The default is 32 tokens per block. Supported block sizes on CUDA are 8, 16, and 32, values outside that set fail to load because the attention kernel dispatches on block size explicitly. Override with --pa-block-size.

The pool’s size is set via one of three mutually exclusive flags:

  • --pa-memory-mb <n>: budget in MB.
  • --pa-memory-fraction <f>: fraction of available VRAM.
  • --pa-context-len <n>: budget sized to hold the configured maximum concurrent sequences at that context length.

When none are set, the engine defaults to 90% of available VRAM on CUDA.

Each sequence holds a list of block pointers. On each decoding step, the scheduler checks whether the sequence has a free slot in its tail block; if not, it allocates a new block from the pool. When a sequence finishes, its blocks return to the pool.

Shared-prefix optimization: sequences that begin with identical tokens share the blocks holding those tokens. A shared block is reference-counted rather than duplicated. This is the mechanism behind prefix caching when paged attention is on.

--pa-cache-type sets the KV cache’s numeric representation:

  • auto (default): match the model’s compute dtype.
  • Explicit quantization types reduce the per-block memory cost at some quality cost.

This is separate from model-weight quantization (--quant or --isq). Weight and cache quantization are chosen independently.

Paged attention and flash attention are separate layers of the runtime.
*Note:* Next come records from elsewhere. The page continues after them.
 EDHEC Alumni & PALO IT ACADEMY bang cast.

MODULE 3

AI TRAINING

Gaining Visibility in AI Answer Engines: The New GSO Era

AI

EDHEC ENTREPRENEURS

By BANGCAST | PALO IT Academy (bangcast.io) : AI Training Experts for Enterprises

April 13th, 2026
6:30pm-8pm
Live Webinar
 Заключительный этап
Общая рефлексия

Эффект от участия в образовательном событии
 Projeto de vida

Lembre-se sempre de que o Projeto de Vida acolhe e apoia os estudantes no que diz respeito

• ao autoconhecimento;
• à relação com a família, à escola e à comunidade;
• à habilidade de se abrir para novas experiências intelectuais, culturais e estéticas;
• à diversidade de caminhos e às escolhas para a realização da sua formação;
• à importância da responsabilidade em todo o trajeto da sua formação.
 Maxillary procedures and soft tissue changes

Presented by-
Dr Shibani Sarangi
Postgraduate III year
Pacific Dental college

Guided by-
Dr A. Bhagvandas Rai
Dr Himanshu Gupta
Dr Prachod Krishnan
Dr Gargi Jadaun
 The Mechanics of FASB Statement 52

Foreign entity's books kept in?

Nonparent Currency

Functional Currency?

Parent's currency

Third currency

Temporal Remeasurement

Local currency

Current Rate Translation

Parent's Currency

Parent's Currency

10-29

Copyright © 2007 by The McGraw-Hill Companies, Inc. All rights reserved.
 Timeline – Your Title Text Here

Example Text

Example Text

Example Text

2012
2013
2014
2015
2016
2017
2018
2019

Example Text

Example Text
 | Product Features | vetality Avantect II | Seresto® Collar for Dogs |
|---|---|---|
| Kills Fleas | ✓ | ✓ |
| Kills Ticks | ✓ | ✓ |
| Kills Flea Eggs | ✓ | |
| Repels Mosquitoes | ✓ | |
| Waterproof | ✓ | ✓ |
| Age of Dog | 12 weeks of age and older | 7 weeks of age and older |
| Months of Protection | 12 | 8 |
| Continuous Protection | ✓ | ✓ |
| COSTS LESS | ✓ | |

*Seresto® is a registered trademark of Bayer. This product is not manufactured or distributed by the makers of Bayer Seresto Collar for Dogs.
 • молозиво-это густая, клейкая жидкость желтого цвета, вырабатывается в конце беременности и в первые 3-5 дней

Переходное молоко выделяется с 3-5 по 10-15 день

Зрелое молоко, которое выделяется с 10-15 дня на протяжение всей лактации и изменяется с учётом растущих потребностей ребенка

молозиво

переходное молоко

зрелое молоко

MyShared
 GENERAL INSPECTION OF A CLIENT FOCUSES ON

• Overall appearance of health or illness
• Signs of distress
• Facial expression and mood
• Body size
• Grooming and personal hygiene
For non-paged attention, the flash-attn and flash-attn-v3 Cargo features enable the usual flash attention kernels when the model and GPU support them.

For CUDA paged attention, mistral.rs can use a FlashInfer-backed paged KV-cache layout and paged decode kernel directly. Eligible paged prefill chunks also use FlashInfer. When a request falls outside those constraints, the runtime falls back to the generic paged path, which gathers blocks and then dispatches to the available attention backend.

FlashInfer paged kernels are built as part of the cuda feature. They do not require the flash-attn Cargo feature.

Long CUDA prompts with paged attention are processed in chunks. The default chunk size is 4096 tokens. Chunking keeps prefill memory use stable and lets long prompts use the paged prefill kernels instead of one very large prompt pass.

Chunking is internal and does not change the visible prompt, logits, or generated text.

CUDA decode graphs can replay supported single-token paged decode steps with lower CPU launch overhead. They are enabled by default for supported CUDA paged decode paths. Set MISTRALRS_CUDA_GRAPHS=0 to disable them.

See Use CUDA graphs for requirements and benchmarking guidance.

The engine enables paged attention by default for server workloads and disables it for single-request CLI use. Paged attention has a gather overhead versus a contiguous cache. Explicit control is via --paged-attn auto|on|off.

MLA’s latent cache is supported through a dedicated kernel path. Some models can opt out of FlashInfer paged cache layout when their cache shape needs a different backend.